A lot of suppliers and customers are gambling on the winners' success, including Britain’s ARM Holdings (Nasdaq: ARMH), whose chips are in the iPad, iPhone and many other portable devices; the PC makers like HP, Lenovo Group (Pink: LNVGY) and Dell (Nasdaq: DELL), the No. 3 PC maker, which control the Windows 8 rollout and Google (Nasdaq: GOOG), the No. 1 search engine, whose Android OS runs Samsung phones and just about everyone else’s not in Apple’s iOS 6 universe.

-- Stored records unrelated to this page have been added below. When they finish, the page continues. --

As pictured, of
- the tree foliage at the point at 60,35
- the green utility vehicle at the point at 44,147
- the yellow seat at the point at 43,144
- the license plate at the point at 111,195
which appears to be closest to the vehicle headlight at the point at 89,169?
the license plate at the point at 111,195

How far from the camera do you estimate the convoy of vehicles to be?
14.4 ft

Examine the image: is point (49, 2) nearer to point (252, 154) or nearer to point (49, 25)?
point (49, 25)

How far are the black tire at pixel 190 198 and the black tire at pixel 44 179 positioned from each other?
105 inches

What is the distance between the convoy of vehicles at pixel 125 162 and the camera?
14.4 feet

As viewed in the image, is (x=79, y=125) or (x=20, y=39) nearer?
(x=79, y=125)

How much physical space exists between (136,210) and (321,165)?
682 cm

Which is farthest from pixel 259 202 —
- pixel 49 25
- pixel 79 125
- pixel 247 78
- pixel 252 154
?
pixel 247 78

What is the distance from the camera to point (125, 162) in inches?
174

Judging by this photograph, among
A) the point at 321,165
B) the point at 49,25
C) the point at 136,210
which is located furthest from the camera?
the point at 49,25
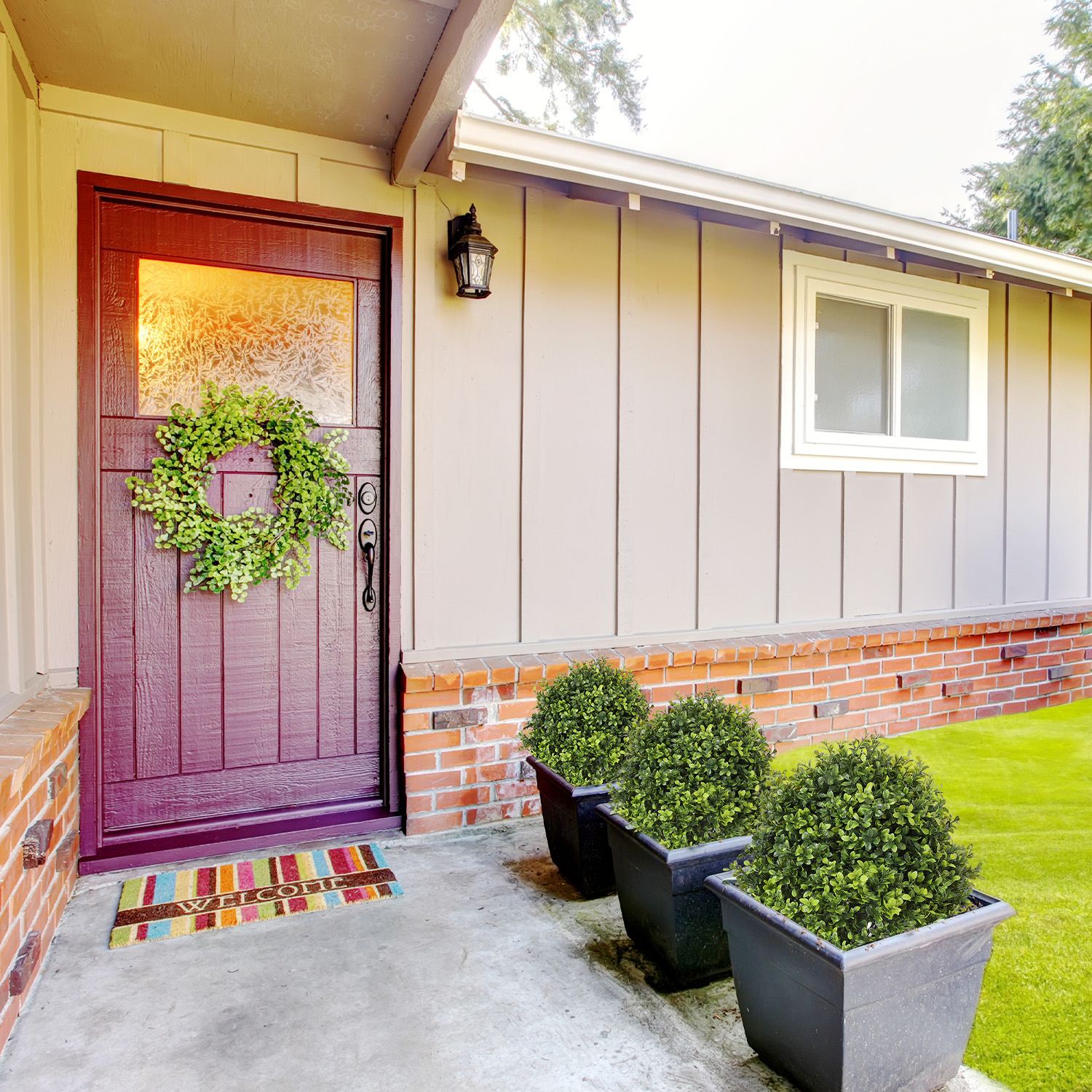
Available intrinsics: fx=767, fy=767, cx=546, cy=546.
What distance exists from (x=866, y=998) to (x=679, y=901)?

It also helps to have cash and investments: Apple has more than anyone else – a monumental $121.25 billion – for development and marketing; Facebook (Nasdaq: FB), the No. 1 social networking site, has $10.5 billion and Google, $45.7 billion. IBM reported about $17.5 billion while Intel had only $6 billion.

That kind of money can underwrite a lot of development and support new hiring, although hoards of Apple’s size are truly obscene, even with a $2.65-a-share quarterly dividend!

Another takeaway: Get customers to use products more so as to generate more revenue. So with its 188 million active user accounts, Amazon ought to be able to sell more merchandise, more Kindle Fires (and more web services) than before.

The Big Three mobile phone carriers all reported more net smartphone customers and higher average revenue per user (ARPU) with Verizon Wireless reporting a ARPU of $145.42, followed by AT&T’s $65.20 and Sprint Nextel Corp.’s (NYSE: S) $61.18.

Indeed, if consumers derive more content from mobile platforms, that could wreak havoc with “older” media formats such as from Netflix Inc. (Nasdaq: NFLX), whose third-quarter earnings plunged 88 percent, or Zynga Inc. (Nasdaq: ZNGA), which reported another net loss, $52.7 million, or 7 cents.

One of the pillars of Apple’s profitability is wedding customers to its iOS, so that they come to the company directly for content and support, while using their mobile phone supplier for data. That will increase next month when the long-term evolution (LTE) version of the iPad ships.

Finally, one last takeaway: be behind the scenes, with billing or analytical products needed to monitor the technology environment. Companies like Amdocs Ltd. (NYSE: DOX), provide the software to the mobile carriers for billing all that extra data; EMC Corp. (NYSE: EMC) is the biggest maker of storage products, virtualization software and a big player in security services, and Adobe Systems Inc. (Nasdaq: ADBE) remains tops in publishing, digital media and design and now in app development.

Shares of Amdocs have gained 15.3 percent this year, EMC’s are up 11.2 percent and Adobe’s have risen 20 percent.